A run of data
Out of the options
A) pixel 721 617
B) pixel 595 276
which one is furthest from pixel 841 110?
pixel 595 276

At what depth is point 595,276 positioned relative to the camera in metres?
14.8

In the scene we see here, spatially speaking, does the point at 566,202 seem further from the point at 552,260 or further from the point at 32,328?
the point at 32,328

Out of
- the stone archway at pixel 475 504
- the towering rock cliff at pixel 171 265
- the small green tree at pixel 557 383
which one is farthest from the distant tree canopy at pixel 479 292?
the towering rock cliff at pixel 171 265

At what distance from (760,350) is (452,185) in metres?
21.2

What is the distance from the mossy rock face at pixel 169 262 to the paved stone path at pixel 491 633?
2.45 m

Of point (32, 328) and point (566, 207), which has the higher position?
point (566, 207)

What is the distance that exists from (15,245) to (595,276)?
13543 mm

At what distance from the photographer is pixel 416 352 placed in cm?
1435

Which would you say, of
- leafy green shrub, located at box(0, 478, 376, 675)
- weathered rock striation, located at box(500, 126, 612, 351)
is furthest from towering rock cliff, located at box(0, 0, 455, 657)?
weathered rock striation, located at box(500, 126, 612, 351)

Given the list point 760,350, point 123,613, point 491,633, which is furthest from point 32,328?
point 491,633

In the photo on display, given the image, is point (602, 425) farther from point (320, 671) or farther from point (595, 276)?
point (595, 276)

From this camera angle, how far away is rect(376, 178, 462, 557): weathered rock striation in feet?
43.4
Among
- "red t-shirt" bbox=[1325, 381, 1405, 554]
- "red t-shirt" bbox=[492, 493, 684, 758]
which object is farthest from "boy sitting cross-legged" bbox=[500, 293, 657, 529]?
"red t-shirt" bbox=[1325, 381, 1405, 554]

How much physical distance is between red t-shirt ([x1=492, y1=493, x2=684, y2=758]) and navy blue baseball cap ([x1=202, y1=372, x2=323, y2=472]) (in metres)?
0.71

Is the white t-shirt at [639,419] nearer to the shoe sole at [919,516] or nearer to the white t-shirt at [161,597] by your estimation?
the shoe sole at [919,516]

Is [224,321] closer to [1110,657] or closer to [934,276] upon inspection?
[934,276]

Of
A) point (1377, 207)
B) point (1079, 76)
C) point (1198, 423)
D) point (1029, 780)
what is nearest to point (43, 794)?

Direction: Convert the stretch from the line containing "Is the white" through the end of the data into a numbered list, one line per item, leaving out blank lines.

Solution:
1. Is the white t-shirt at [639,419] nearer to the shoe sole at [919,516] or nearer to the white t-shirt at [161,597] by your estimation?
2. the shoe sole at [919,516]
3. Is [224,321] closer to [1110,657] or closer to [934,276] upon inspection?
4. [934,276]
5. Of
6. A) point (1377, 207)
7. B) point (1079, 76)
8. C) point (1198, 423)
9. D) point (1029, 780)
10. what is nearest to point (43, 794)?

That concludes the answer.